Step 5: Choose the Right Model
Claude offers three model tiers, each optimized for different use cases:
| Model | ID | Best For |
|---|---|---|
| Opus 4.7 | claude-opus-4-7 | Complex analysis, deep reasoning, creative tasks, coding |
| Sonnet 4.6 | claude-sonnet-4-6 | Production workloads needing a balance of intelligence and speed |
| Haiku 4.5 | claude-haiku-4-5 | High-volume, latency-sensitive applications (e.g., real-time chat, classification) |
Step 6: Explore Advanced Features
Once you've made your first call, you can layer on more capabilities:
- Extended Thinking — Enable Claude to show its reasoning process for complex tasks.
- Vision — Pass images along with text for analysis.
- Tool Use — Let Claude call external functions or APIs.
- Web Search — Allow Claude to fetch real-time information.
- Code Execution — Run code in a sandboxed environment.
- Structured Outputs — Get responses in JSON or other structured formats.
- Prompt Caching — Reduce latency and cost for repeated prompts.
- Streaming — Receive tokens as they're generated for a real-time experience.
Step 7: Evaluate and Ship
Before going to production, follow this checklist:
- Prompting best practices — Use clear, specific instructions. Provide examples (few-shot) when possible.
- Run evaluations — Test your prompts against a dataset of expected inputs/outputs.
- Batch testing — Use the batch endpoint to test many examples at once.
- Safety & guardrails — Implement content filtering, rate limiting, and user input validation.
- Rate limits & errors — Understand your rate limits and handle API errors gracefully (retry with exponential backoff).
- Cost optimization — Use shorter prompts, cache repeated content, and choose the cheapest model that meets your quality bar.
Step 8: Operate at Scale
Once your integration is live, use the Claude Console to:
- Manage workspaces — Organize projects and API keys by team or environment.
- Monitor usage — Track token consumption, costs, and error rates.
- Migrate models — Test new Claude versions before rolling them out.
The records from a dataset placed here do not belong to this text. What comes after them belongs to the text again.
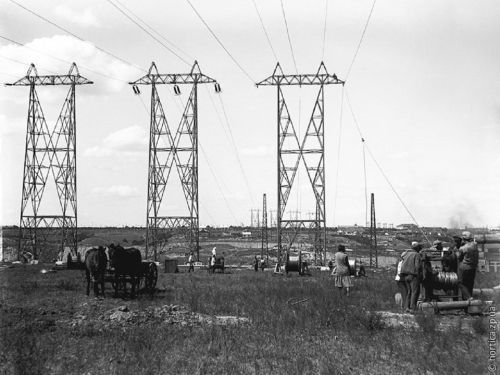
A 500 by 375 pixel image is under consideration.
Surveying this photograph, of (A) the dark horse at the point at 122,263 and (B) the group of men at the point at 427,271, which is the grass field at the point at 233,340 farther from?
(A) the dark horse at the point at 122,263

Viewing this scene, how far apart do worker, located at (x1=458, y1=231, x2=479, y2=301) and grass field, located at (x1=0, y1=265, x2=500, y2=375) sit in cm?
101

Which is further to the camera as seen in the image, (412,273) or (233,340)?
(412,273)

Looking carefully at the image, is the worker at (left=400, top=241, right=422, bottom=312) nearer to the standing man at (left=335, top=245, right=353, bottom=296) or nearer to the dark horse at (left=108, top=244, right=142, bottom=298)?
the standing man at (left=335, top=245, right=353, bottom=296)

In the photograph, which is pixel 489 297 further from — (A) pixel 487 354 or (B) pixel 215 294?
(B) pixel 215 294

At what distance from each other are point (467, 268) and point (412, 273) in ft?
3.96

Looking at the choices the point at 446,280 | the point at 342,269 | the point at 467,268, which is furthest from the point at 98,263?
the point at 467,268

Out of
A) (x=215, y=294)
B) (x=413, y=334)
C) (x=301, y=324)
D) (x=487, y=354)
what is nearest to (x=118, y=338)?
(x=301, y=324)

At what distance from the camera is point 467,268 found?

- Administer API keys — Rotate keys, set permissions, and revoke access as needed.
Additional Resources
- Interactive Courses — Master Claude through hands-on lessons.
- Cookbook — Code samples and patterns for common tasks.
- Quickstarts — Deployable starter apps.
- Claude Code — An agentic coding assistant in your terminal.
Key Takeaways
- Start with the Messages API for full control, or Managed Agents for autonomous, stateful deployments.
- Use the official SDKs (Python, TypeScript, Go, Java, Ruby, PHP, C#) to save time and follow best practices.
- Choose your model wisely: Opus for deep reasoning, Sonnet for balanced production use, Haiku for speed.
- Evaluate before shipping — test prompts, handle errors, and implement safety guardrails.
- Monitor and iterate — use the Claude Console to track usage, manage keys, and migrate models as new versions are released.